##### Text #####

I first met his Designship at his duplex atop the company's offices on Shad Thames (that's a street on the formerly unfashionable south side of the river, east of the Tower Bridge). Once upon a sailing-schooner time, this was a thriving commercial area for trade in tea, coffee, and spices, but by the mid-1990s the magnificent red-brick warehouses, with their impressive above-the-street gantries, were empty and the cobbled streets abandoned. Here it is back in its first prime:

By the time Sir Terry and his fellow investors got hold if it, "Butler's Wharf" wasn't used much, except as a location for films that were set in (a) a scary place or (b) a historic place or (c) both of the above—films (and TV shows) like Dr. Who, The Elephant Man, The French Lieutenant's Woman, and, of course, Oliver! Dickens lived not far away in his salad days (although he probably didn't eat much salad).

Now the area is chic rather than cheap or cheeky. It's full of cafés and restaurants, high-end lofts, and the Design Museum, founded—you should not be surprised to learn—by Conran and a few like-minded artful dodgers in 1989. And here it is now, in a lovely evening photo by Luke Hayes:

Conran, as anyone who has met him can attest, is charming, erudite, witty, and charismatic. If he didn't smoke cigars, I'd want to be around him all the time. Not content to be the king of the design hill (sorry, Prince Charles, but it is not you), TC is also a restaurateur, hotelier, architect, interior decorator, author, and publisher. In fact, his best-selling The House Book (1974) is something of a Joy of Cooking for the kind of people who love to rearrange their furniture:

There have been many sequels and collateral tomes over the years, the latest of which, proving the old gent has a lot of young ideas, is The Eco House Book (2009):

Whenever I'm in London, I try to get to the Conran Shop there, the one in Chelsea, partly because it's adjacent to Bibendum, the restaurant the good Lord installed in the 1911 Michelin building on the Fulham Road. Have a look. If you haven't been there, go!

Bibendum, in case you didn't know, is the name of the Michelin Tire Man:

Here, as a relevant design aside, is a picture of the Bibendum chair, designed by Eileen Gray, one of Conran's chiefest inspirations. I think you can get why she gave it the moniker.

##### Data for this task #####

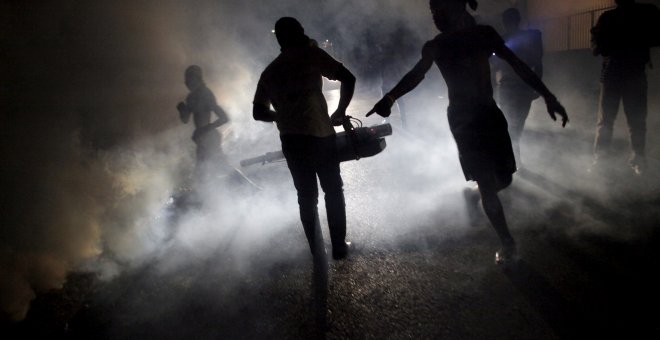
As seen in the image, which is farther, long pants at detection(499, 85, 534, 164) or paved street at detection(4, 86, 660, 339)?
long pants at detection(499, 85, 534, 164)

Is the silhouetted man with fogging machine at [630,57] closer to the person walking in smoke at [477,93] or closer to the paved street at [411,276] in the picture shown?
the paved street at [411,276]

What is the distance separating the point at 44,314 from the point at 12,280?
456mm

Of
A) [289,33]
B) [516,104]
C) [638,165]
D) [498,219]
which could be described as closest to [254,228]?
[289,33]

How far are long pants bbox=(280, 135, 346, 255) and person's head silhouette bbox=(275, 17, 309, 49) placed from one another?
745mm

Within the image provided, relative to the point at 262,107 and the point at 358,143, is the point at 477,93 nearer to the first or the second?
the point at 358,143

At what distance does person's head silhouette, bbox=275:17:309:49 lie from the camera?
2.73 m

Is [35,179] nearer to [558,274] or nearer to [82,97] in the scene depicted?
[82,97]

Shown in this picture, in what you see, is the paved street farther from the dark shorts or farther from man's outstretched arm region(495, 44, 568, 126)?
man's outstretched arm region(495, 44, 568, 126)

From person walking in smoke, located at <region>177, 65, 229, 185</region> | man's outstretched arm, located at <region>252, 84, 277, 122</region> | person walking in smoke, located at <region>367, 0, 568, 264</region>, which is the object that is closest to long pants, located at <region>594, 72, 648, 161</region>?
person walking in smoke, located at <region>367, 0, 568, 264</region>

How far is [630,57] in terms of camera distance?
3773mm

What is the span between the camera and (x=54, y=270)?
11.0 feet

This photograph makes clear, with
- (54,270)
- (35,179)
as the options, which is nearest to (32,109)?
(35,179)

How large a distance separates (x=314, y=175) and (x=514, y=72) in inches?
114

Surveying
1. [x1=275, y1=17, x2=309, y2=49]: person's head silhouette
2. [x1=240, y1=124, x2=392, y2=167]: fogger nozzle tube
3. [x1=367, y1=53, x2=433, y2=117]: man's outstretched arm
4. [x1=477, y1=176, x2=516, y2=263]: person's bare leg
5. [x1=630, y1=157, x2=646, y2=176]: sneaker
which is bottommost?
[x1=630, y1=157, x2=646, y2=176]: sneaker
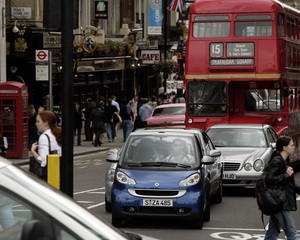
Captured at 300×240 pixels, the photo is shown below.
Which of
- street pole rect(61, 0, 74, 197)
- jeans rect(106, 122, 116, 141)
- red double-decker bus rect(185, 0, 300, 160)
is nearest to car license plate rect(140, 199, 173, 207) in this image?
street pole rect(61, 0, 74, 197)

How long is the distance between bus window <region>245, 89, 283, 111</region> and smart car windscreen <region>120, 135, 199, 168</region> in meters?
8.61

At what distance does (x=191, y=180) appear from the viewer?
12.5 metres

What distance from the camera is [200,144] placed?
1355 cm

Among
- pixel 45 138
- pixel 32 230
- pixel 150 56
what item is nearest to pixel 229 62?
pixel 45 138

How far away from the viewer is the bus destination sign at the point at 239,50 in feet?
68.0

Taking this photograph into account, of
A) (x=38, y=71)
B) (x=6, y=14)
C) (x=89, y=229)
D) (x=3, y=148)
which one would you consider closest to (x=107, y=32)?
(x=6, y=14)

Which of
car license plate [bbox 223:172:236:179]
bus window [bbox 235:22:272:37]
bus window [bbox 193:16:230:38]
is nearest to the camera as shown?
car license plate [bbox 223:172:236:179]

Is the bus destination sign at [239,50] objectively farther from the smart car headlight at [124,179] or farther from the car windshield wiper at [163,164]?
the smart car headlight at [124,179]

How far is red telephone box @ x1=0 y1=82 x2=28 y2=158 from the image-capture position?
24797 mm

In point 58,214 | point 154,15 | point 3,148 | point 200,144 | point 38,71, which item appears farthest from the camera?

#####

## Challenges:
**a)** Extract every line of the records that contains the string "viewer", matching case exactly.
**b)** Write a continuation of the Conran passage, starting right after its final sentence.

## Responses to the exercise:
**a)**
At what distance does (x=191, y=180) appear from the viewer?
How far away from the viewer is the bus destination sign at the point at 239,50 in feet?

**b)**
The first time I ever heard of Eileen Gray was from the man himself. He had a Gray settee in the entryway at Shad Thames. The apartment itself was an awakening. The natural light nearly knocked me over, and the combination of Conran designs, classic modernist pieces, and beautifully but casually displayed idiosyncratic collectibles really set the tone for a generation. The lightness, openness, transparency, and layered exposures of the design were everything (thankfully) Victorianism was not. The article I wrote about the meeting and the apartment ran in Metropolitan Home. (Have I mentioned today that Metropolitan Home is no more?)

Here now are some of the Big T's own furniture designs (lest you think he is only an entrepreneur): 


Meanwhile, at the New York Conran Shop, in the lower level of the ABC Home building (888 Broadway, at 19th Street, New York, NY 10003; 212/473-3000), you can choose among and between designs by Conran himself, those by such mid-century masters as Eames, Saarinen, Noguchi, and Panton, living legends like Philippe Starck, and the anonymous craftsmen who make some of the shop's most affordable pieces. Conran was and is a pioneer of the notion that the humble may live quite comfortably among the aristocratic. Many things in the stately home outside London that he shares with his wife (Mrs. Sir Conran #4) are more common than couture. It's how they are used that makes the whole seem so swell.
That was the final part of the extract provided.